В мерцающем полумраке докторская квартира казалась мусорщикам аристократически богатой и уютной, а благодаря скользящим по мебели и черному роялю отблескам, тускло светящемуся в углу аквариуму и тропическим растениям, зал производил впечатление сонно колышущегося морского дна.
Ощущение покоя и уюта подкреплялось тихой музыкой и глинтвейном, приготовленным хозяином в микроволновке по собственному фирменному рецепту. Напиток обжигал горло, приторно ударял в нос и теплом расползался по всему телу. Тут же на полу, похрюкивая от удовольствия, лежал бульдог Пиночет, а рядом облизывался кот Отец Виктор.
Рассказывая о своей печали даже такому близкому и закадычному другу, как доктор Блюмкин, Даня все равно заикался и пыхтел. Особенно трудно ему было признаться своему, как он считал, не только логопеду, но и духовному наставнику, в том, что он посещал гадалку.

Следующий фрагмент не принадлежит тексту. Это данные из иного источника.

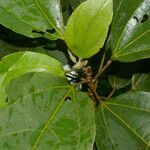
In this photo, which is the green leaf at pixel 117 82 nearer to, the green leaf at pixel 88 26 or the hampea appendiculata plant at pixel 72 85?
the hampea appendiculata plant at pixel 72 85

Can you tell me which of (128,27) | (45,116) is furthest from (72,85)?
(128,27)

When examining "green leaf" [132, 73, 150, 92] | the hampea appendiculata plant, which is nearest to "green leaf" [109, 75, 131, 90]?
→ "green leaf" [132, 73, 150, 92]

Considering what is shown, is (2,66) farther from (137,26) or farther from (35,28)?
(137,26)

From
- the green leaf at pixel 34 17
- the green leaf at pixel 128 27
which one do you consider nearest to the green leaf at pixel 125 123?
the green leaf at pixel 128 27

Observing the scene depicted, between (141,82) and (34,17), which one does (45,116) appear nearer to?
(34,17)

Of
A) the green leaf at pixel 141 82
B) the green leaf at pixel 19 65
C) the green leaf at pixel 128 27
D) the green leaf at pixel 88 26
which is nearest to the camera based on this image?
the green leaf at pixel 88 26

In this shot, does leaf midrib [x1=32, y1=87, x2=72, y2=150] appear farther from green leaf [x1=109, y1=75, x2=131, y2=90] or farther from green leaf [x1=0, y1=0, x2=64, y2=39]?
green leaf [x1=109, y1=75, x2=131, y2=90]
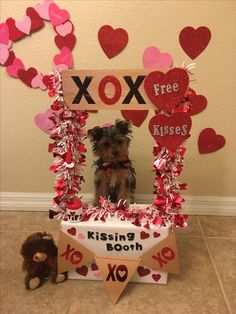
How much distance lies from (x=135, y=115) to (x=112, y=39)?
365 millimetres

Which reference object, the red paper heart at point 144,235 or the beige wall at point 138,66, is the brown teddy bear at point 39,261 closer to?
the red paper heart at point 144,235

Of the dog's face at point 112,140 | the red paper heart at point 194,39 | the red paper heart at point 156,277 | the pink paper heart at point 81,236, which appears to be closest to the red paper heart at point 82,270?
the pink paper heart at point 81,236

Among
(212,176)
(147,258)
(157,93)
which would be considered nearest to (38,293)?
(147,258)

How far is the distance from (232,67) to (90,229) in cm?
96

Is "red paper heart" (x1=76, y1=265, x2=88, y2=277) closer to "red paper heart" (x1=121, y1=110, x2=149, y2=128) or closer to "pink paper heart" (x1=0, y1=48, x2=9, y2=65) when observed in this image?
"red paper heart" (x1=121, y1=110, x2=149, y2=128)

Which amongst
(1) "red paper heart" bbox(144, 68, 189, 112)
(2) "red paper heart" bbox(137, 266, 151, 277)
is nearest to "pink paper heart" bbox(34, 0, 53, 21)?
(1) "red paper heart" bbox(144, 68, 189, 112)

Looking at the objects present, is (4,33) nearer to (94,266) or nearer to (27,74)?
(27,74)

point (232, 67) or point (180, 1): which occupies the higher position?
point (180, 1)

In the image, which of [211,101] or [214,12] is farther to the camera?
[211,101]

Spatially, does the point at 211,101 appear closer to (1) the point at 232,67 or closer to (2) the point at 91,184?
(1) the point at 232,67

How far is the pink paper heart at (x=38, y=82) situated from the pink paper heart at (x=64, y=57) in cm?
11

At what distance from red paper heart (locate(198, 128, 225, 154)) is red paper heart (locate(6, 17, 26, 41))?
970mm

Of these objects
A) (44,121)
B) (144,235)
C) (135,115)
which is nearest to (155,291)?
(144,235)

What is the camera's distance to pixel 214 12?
1.42 metres
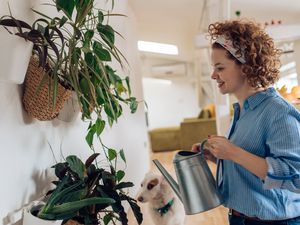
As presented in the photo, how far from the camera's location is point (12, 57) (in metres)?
0.94

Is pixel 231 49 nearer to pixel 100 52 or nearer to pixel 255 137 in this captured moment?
pixel 255 137

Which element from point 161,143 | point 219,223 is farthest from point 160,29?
point 219,223

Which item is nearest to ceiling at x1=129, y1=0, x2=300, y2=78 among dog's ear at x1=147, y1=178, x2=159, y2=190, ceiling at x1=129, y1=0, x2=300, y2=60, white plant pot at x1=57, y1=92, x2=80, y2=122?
ceiling at x1=129, y1=0, x2=300, y2=60

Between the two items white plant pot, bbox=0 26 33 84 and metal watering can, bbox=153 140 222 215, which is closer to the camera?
white plant pot, bbox=0 26 33 84

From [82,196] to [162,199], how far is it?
1.31 m

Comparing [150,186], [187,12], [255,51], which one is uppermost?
[187,12]

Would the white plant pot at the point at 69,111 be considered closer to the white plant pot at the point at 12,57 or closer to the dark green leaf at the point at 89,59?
the dark green leaf at the point at 89,59

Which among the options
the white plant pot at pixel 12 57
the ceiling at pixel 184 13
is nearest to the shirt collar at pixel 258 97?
the white plant pot at pixel 12 57

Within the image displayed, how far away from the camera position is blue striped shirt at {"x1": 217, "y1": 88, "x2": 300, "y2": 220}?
2.88 ft

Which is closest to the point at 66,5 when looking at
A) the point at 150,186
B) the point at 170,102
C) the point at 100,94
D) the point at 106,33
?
the point at 106,33

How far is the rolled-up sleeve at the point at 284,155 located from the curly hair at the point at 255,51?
17 cm

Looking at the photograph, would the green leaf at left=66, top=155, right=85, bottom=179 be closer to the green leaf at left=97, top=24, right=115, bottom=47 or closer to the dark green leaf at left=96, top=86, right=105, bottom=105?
the dark green leaf at left=96, top=86, right=105, bottom=105

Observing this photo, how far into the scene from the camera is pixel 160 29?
5855 millimetres

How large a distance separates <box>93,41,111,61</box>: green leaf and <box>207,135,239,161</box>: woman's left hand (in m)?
0.51
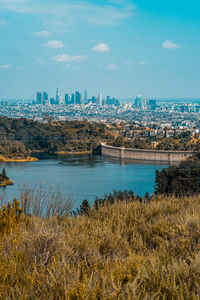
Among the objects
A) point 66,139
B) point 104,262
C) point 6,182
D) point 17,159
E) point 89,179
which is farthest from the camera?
point 66,139

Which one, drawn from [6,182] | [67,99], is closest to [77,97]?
[67,99]

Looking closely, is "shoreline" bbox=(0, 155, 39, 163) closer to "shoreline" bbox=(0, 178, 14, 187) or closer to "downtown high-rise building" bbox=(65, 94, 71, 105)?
"shoreline" bbox=(0, 178, 14, 187)

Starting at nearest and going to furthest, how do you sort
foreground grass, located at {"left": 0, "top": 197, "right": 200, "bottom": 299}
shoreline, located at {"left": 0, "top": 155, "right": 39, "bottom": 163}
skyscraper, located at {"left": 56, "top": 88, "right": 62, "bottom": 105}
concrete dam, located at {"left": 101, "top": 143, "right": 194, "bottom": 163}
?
foreground grass, located at {"left": 0, "top": 197, "right": 200, "bottom": 299}, shoreline, located at {"left": 0, "top": 155, "right": 39, "bottom": 163}, concrete dam, located at {"left": 101, "top": 143, "right": 194, "bottom": 163}, skyscraper, located at {"left": 56, "top": 88, "right": 62, "bottom": 105}

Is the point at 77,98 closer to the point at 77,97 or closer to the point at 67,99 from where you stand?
the point at 77,97

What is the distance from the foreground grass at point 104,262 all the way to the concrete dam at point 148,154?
1233 inches

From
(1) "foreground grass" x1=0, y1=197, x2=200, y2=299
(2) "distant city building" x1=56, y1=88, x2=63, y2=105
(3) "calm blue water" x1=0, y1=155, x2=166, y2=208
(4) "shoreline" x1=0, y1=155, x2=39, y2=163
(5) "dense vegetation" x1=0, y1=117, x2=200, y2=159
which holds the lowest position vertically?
(3) "calm blue water" x1=0, y1=155, x2=166, y2=208

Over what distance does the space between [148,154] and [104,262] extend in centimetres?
3295

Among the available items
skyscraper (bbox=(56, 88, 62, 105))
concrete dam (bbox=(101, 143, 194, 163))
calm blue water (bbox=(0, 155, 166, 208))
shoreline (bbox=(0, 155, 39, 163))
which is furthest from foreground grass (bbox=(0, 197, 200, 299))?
skyscraper (bbox=(56, 88, 62, 105))

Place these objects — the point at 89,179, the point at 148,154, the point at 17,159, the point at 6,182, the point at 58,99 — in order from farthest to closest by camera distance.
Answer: the point at 58,99, the point at 148,154, the point at 17,159, the point at 89,179, the point at 6,182

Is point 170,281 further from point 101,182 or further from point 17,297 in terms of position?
point 101,182

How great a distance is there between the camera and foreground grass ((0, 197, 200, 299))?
1.08m

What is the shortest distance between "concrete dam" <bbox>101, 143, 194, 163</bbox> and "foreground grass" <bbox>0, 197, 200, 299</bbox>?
103 feet

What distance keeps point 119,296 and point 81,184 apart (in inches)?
722

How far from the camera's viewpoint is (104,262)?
1.35 metres
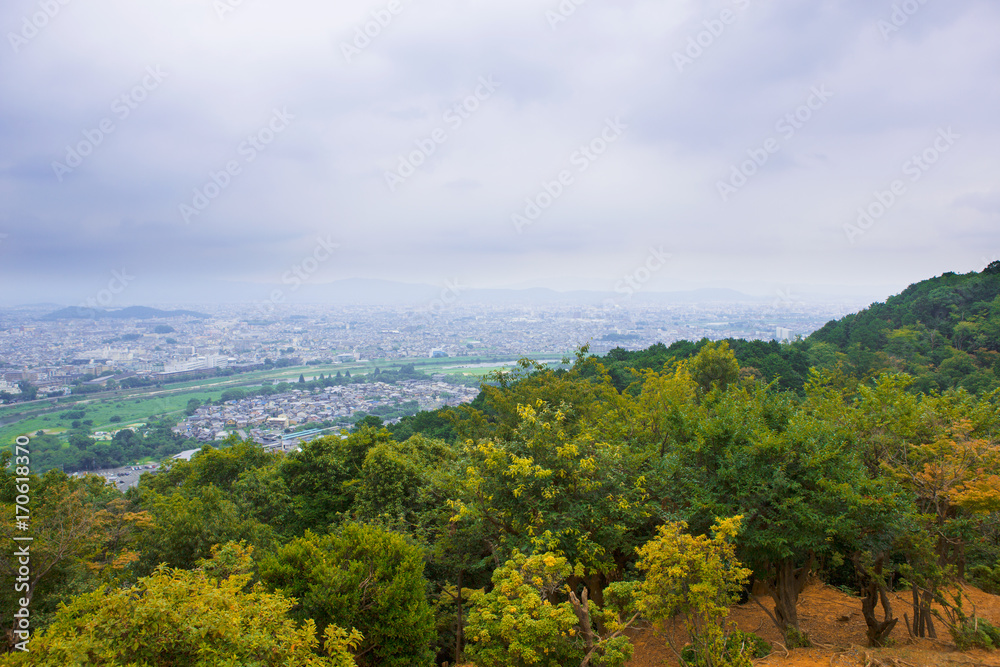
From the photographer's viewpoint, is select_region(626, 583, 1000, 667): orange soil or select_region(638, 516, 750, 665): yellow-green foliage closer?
select_region(638, 516, 750, 665): yellow-green foliage

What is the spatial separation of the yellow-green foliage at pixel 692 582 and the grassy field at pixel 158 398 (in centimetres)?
1213

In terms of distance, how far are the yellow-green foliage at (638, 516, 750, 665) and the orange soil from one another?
1271 mm

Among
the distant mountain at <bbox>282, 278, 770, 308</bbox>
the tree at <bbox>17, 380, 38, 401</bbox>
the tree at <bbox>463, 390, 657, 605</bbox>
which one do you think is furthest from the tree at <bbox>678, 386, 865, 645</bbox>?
the distant mountain at <bbox>282, 278, 770, 308</bbox>

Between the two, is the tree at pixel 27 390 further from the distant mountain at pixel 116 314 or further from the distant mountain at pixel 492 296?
the distant mountain at pixel 492 296

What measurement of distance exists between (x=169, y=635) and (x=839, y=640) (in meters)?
10.1

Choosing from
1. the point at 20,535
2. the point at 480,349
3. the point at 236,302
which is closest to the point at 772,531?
the point at 20,535

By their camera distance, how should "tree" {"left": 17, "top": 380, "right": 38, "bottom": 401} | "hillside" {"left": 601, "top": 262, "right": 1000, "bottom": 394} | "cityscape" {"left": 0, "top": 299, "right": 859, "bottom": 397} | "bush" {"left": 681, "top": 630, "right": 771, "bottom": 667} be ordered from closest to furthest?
1. "bush" {"left": 681, "top": 630, "right": 771, "bottom": 667}
2. "hillside" {"left": 601, "top": 262, "right": 1000, "bottom": 394}
3. "tree" {"left": 17, "top": 380, "right": 38, "bottom": 401}
4. "cityscape" {"left": 0, "top": 299, "right": 859, "bottom": 397}

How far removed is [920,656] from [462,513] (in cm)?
685

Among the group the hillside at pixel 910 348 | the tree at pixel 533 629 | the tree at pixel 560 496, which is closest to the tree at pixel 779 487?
the tree at pixel 560 496

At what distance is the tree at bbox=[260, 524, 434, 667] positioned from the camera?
7.87m

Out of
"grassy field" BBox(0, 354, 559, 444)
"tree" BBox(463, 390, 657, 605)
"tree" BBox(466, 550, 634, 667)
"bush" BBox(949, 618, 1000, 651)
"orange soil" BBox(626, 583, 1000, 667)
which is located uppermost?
"tree" BBox(463, 390, 657, 605)

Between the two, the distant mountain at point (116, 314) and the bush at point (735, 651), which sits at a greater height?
the distant mountain at point (116, 314)

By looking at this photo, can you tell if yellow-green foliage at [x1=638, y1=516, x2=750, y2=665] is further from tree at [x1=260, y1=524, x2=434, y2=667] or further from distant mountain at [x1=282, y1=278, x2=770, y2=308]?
distant mountain at [x1=282, y1=278, x2=770, y2=308]

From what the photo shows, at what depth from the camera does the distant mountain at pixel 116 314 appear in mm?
78750
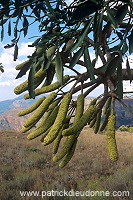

– Да они же все ведьмы! – скорее изумленно, чем раздраженно воскликнул доктор, на миг оторвав взгляд от огня. Даня повесил голову и закончил:
– Когда же она сказала мне, что иного выхода нет, я обратился к орбитальному батюшке. Но тот повенчать нас отказался наотрез. Что же мне теперь делать, док?
Блюмкин вздохнул и продолжал молча смотреть в камин. Вдруг Даня, как с ним это уже бывало и раньше, ощутил резкий приступ любви к Русалочке. Он представил себе, каково это ей сейчас – стоять завернутой в прислоненный к стене палас, и ему страсть как захотелось уложить свою нетленную возлюбленную в мягкую чистую постель и укрыть пуховым одеялом. От Блюмкина же, похоже, толку ждать не приходилось…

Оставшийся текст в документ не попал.